» Requirements
Retype the Shadowbox lab post below, everything from "The original Shadowbox" down to "the limiting factor.".

### Page extract

OpenShift 4.3 Bare Metal Lab
Quite a few years back, we started a project called Shadowbox (haha, I did not even know this YouTube video existed). Shadowbox is a home-built, portable lab environment. Being our first prototype, the lab was larger and more fragile than needed. However, over the years, Shadowbox taught us a ton about small form-factor, portable hardware kits. We also have learned a tremendous amount about automating Red Hat software deployments onto these kits.
The original Shadowbox hardware is underwhelming at this point. It is not very useful as a virtualization cluster. The lab consists of 8 SuperMicro micro ATX motherboards. Each board has a dual core I3 processor and 32Gb of non-ecc DDR3 memory. All of the nodes have a single 256Gb SSD hard drive. 3 of the nodes have a secondary 256Gb SSD and 3 of them have a 1Tb SSD.
OpenStack versions up to Newton still run decent on this hardware, but Traditional virtualization like RHV or VMware require too much overhead for these systems to be really useful. The CPUs are the limiting factor.
Last year around this time, Red Hat was heavily ramping up Kubevirt. Kubevirt brings the ability to run and manage virtual machines to Kubernetes. I wanted to experiment with this technology and Shadowbox is a perfect lab for that purpose. I deployed a bare metal OpenShift 3.11 cluster with Kubevirt. I ran this cluster for about 6 months and it actually performed really well.

######
### Data lines

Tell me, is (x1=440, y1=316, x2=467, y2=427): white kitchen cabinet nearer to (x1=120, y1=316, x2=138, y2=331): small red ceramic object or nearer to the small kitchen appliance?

######

» Exercise response
The original Shadowbox hardware is underwhelming at this point. It is not very useful as a virtualization cluster. The lab consists of 8 SuperMicro micro ATX motherboards. Each board has a dual core I3 processor and 32Gb of non-ecc DDR3 memory. All of the nodes have a single 256Gb SSD hard drive. 3 of the nodes have a secondary 256Gb SSD and 3 of them have a 1Tb SSD.
OpenStack versions up to Newton still run decent on this hardware, but Traditional virtualization like RHV or VMware require too much overhead for these systems to be really useful. The CPUs are the limiting factor.